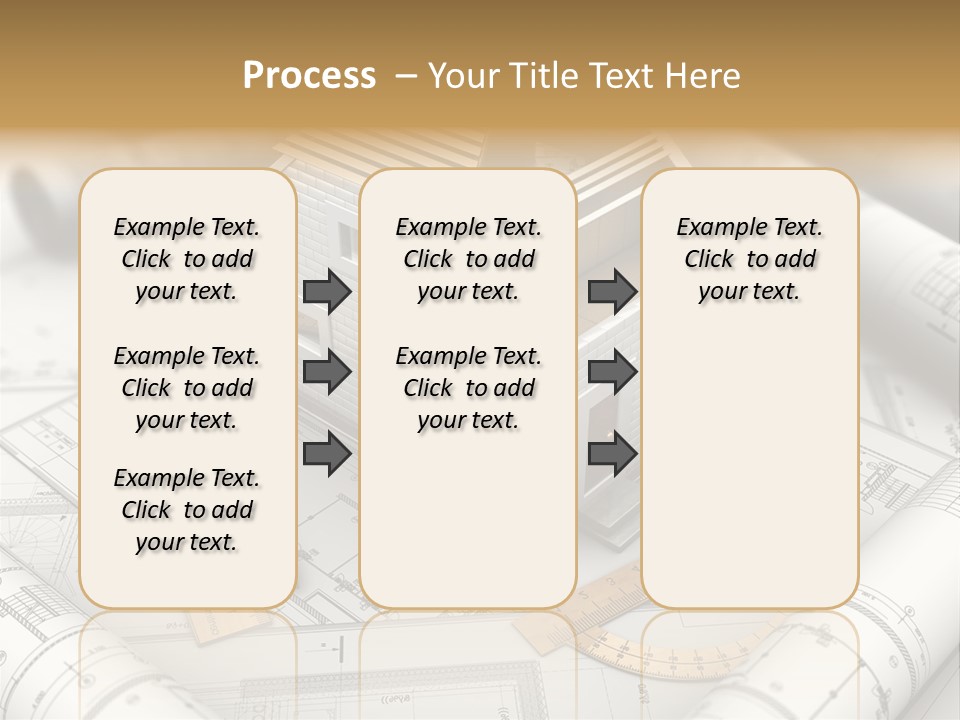 Process – Your Title Text Here

Example Text. Click to add your text.

Example Text. Click to add your text.

Example Text. Click to add your text.

Example Text. Click to add your text.

Example Text. Click to add your text.

Example Text. Click to add your text.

# # # # # # #

● Exercise requirements: Could you write out every record exactly, leaving the pictures out?

● Response to this exercise:
 Process – Your Title Text Here

Example Text. Click to add your text.

Example Text. Click to add your text.

Example Text. Click to add your text.

Example Text. Click to add your text.

Example Text. Click to add your text.

Example Text. Click to add your text.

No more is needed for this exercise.